Saturday, September 15, 2018

Channeling My Inner Squirrel

I am not sure what has happened over the last three to four weeks. But I have become a cooking and freezing machine. Has the great Egyptian Squirrel God, Stor-Em-Hotep, taken residence in our abode? All I know is I have this urge to make quantities of food, put them into smaller containers and pack them in the freezer. One would think that there will be an imminent removal of the entire food distribution system.

Logically the frenzy is motivated by two factors - the availability of items only available seasonally and the favorable weather for smoking.

On the first front, I am freezing fresh corn on the cob from a local producer. I am roasting green chile as it is available from the garden. Tomato production in the garden sucked this year but I still made a bunch of roasted tomato salsa. Not related to seasonality, I also made a batch of Malay curry paste and froze that.

On the smoking front, this is the prime time of the year to run the monster Yoder. When it gets cold the massive piece of metal is too hard to get up to temperature (though I may have an idea for how to finesse that!
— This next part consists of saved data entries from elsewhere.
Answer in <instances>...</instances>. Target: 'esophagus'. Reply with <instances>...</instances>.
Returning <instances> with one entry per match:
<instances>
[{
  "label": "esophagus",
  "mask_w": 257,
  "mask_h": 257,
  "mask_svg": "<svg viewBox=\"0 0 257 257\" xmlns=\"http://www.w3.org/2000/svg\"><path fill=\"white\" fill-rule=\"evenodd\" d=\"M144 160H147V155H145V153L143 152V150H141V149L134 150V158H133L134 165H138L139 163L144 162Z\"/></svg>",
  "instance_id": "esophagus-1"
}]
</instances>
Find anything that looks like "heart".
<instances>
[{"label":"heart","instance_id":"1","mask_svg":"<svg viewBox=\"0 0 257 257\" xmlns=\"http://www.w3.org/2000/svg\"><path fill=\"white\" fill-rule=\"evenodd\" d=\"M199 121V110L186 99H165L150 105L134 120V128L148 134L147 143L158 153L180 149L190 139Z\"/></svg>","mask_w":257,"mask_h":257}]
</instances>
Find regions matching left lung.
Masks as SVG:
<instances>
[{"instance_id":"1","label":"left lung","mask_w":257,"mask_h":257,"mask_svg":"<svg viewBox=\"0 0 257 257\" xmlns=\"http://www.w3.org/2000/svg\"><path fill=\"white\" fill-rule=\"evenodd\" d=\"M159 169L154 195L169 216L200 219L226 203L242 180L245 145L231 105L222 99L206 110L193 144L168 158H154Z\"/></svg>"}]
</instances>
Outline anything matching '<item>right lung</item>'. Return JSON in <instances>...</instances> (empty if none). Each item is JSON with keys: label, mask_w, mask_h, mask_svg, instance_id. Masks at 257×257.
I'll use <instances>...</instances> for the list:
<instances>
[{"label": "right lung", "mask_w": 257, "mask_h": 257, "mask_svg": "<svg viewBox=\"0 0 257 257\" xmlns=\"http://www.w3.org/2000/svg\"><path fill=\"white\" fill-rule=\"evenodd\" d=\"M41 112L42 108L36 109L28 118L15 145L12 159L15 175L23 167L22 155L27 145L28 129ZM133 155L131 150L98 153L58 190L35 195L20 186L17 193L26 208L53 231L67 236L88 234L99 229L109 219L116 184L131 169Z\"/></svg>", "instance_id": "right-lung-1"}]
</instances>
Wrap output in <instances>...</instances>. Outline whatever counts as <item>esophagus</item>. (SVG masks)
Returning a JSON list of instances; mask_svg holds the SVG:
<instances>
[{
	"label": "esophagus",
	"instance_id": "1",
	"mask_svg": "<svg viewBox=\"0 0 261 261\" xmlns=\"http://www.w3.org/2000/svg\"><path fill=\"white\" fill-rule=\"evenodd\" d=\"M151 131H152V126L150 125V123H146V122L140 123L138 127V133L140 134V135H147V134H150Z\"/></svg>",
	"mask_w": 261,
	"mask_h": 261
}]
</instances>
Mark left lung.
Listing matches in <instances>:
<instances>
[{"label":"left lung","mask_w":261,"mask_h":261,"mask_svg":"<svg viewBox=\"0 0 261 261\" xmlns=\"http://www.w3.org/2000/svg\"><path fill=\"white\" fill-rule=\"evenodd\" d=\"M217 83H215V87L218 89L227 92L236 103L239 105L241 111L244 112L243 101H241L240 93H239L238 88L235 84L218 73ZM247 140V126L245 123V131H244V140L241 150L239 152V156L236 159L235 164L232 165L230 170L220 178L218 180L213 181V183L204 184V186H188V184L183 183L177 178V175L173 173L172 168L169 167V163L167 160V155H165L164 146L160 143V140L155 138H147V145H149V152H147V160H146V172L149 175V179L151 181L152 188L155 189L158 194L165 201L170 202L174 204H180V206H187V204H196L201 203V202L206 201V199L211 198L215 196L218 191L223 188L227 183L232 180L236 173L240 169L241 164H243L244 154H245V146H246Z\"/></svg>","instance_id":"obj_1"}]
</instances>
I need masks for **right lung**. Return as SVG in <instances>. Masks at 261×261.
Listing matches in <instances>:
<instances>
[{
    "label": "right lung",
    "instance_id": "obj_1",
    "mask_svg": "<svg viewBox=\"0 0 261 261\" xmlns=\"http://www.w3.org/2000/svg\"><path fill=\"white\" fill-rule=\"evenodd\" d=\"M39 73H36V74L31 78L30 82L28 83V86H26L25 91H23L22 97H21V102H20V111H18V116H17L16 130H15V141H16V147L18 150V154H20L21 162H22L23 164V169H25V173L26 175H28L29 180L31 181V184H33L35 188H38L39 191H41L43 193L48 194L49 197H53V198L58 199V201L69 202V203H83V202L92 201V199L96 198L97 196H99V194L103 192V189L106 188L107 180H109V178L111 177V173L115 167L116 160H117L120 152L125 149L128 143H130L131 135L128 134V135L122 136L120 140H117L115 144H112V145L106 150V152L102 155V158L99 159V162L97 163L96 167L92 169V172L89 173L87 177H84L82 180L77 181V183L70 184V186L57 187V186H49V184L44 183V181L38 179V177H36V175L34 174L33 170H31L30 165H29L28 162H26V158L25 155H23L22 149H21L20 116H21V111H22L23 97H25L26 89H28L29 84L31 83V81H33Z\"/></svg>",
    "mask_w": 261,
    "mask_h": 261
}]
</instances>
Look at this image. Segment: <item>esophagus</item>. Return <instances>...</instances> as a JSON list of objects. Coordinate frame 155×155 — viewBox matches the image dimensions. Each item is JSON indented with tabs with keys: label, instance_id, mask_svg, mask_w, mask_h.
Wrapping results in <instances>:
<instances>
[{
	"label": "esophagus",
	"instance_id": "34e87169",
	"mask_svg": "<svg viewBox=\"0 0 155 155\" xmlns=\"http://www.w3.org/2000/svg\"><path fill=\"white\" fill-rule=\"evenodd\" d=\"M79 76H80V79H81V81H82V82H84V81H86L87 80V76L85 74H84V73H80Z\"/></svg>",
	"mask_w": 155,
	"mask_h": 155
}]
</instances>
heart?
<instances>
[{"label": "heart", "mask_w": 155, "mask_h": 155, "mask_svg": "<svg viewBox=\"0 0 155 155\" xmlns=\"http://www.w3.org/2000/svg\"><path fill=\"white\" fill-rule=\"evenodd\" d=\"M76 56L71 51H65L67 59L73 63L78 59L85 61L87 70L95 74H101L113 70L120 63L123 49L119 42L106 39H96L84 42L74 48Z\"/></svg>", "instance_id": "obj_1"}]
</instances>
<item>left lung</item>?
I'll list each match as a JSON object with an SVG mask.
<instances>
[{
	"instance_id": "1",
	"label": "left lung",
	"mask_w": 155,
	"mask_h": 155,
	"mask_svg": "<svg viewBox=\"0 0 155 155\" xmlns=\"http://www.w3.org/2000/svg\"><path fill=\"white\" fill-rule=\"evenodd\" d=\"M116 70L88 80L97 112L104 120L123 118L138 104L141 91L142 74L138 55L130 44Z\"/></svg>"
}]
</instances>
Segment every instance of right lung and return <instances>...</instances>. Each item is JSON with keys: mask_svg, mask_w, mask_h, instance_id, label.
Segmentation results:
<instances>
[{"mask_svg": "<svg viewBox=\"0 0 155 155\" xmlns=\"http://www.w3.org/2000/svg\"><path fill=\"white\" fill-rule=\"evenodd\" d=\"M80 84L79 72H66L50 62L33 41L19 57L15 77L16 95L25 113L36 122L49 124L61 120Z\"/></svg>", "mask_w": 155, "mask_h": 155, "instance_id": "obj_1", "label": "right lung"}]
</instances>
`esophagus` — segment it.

Bwahahahahaha...Think wrapping a large piece of metal in cheap electric blankets during the night!). Two weeks ago it was 12 pounds of pulled pork shoulder. Last weekend I did a similar amount of chicken breasts and thighs PLUS a whole duck! That translated into many chicken breasts for salad and sandwiches, dark meat for cooking with (got much more off the duck than I expected), cracklings, and a massive amount of stock.

Tomorrow we are experimenting. Instead of the slow cook until the meat falls apart, we are going to use a slightly higher heat (275) and smoke/roast a boneless leg of lamb and two cuts of beef roast (eye of round and sirloin tip). I will cook them to medium rare. I will also smoke potatoes. We did that last week and they were very good. Opens the eyes to other vegetable smoking opportunities.

We will have another 12 pounds of meat from these. This will carry us through until next summer.

3 comments:

Renee Michelle Goertzen said...

From a selfish point of view, I would love for you to perfect your smoked vegetable technique. I love the flavor, but as a vegetarian, I only get it in smoked cheeses and Chipotle peppers.

alexis said...

smoked potatoes and vegetables sound divine!

de-I said...

In theory from what I've read you can smoke just about anything. Though evidently the more fat content something has, the more it absorbs the smoke flavor.